23 (2022) 1-40 | William Fedus*, Barret Zoph*, Noam Shazeer
Switch Transformers: Scaling to Trillion Parameter Models with Simple and Efficient Sparsity
William Fedus, Barret Zoph, Noam Shazeer
Abstract: Switch Transformers simplify and improve upon Mixture of Experts (MoE) models, enabling efficient, sparse training with lower computational costs. The Switch Transformer architecture reduces communication and computational costs, and allows for training large sparse models with lower precision (bfloat16). The model is based on T5-Base and T5-Large, achieving up to 7x increases in pre-training speed with the same computational resources. The Switch Transformer also improves multilingual learning across 101 languages and achieves a 4x speedup over the T5-XXL model. The paper presents the design, training, and scaling properties of the Switch Transformer, as well as its performance on downstream tasks and multilingual learning.
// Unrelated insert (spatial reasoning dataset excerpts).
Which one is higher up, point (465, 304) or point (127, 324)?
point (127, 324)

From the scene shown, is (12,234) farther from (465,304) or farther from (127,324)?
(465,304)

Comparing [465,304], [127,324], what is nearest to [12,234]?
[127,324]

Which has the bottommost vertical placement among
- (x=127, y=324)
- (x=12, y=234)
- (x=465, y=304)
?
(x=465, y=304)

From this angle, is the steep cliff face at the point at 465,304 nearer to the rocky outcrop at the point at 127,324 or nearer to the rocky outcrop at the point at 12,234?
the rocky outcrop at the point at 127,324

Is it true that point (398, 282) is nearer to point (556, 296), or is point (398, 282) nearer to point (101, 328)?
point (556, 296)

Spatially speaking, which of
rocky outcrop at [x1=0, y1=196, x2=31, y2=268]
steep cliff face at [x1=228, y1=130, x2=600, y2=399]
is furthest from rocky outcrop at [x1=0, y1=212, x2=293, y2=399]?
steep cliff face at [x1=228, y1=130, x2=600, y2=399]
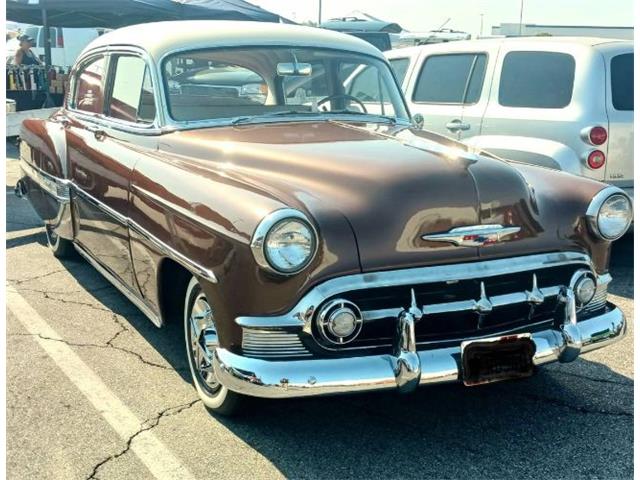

The Switch Transformer is also shown to be effective in both dense and sparse settings, and can be distilled into smaller dense models while preserving 30% of the sparse model quality gain. The paper also discusses the benefits of data, model, and expert-parallelism in scaling the Switch Transformer to trillion parameter models.Switch Transformers: Scaling to Trillion Parameter Models with Simple and Efficient Sparsity
William Fedus, Barret Zoph, Noam Shazeer
Abstract: Switch Transformers simplify and improve upon Mixture of Experts (MoE) models, enabling efficient, sparse training with lower computational costs. The Switch Transformer architecture reduces communication and computational costs, and allows for training large sparse models with lower precision (bfloat16). The model is based on T5-Base and T5-Large, achieving up to 7x increases in pre-training speed with the same computational resources. The Switch Transformer also improves multilingual learning across 101 languages and achieves a 4x speedup over the T5-XXL model. The paper presents the design, training, and scaling properties of the Switch Transformer, as well as its performance on downstream tasks and multilingual learning. The Switch Transformer is also shown to be effective in both dense and sparse settings, and can be distilled into smaller dense models while preserving 30% of the sparse model quality gain. The paper also discusses the benefits of data, model, and expert-parallelism in scaling the Switch Transformer to trillion parameter models.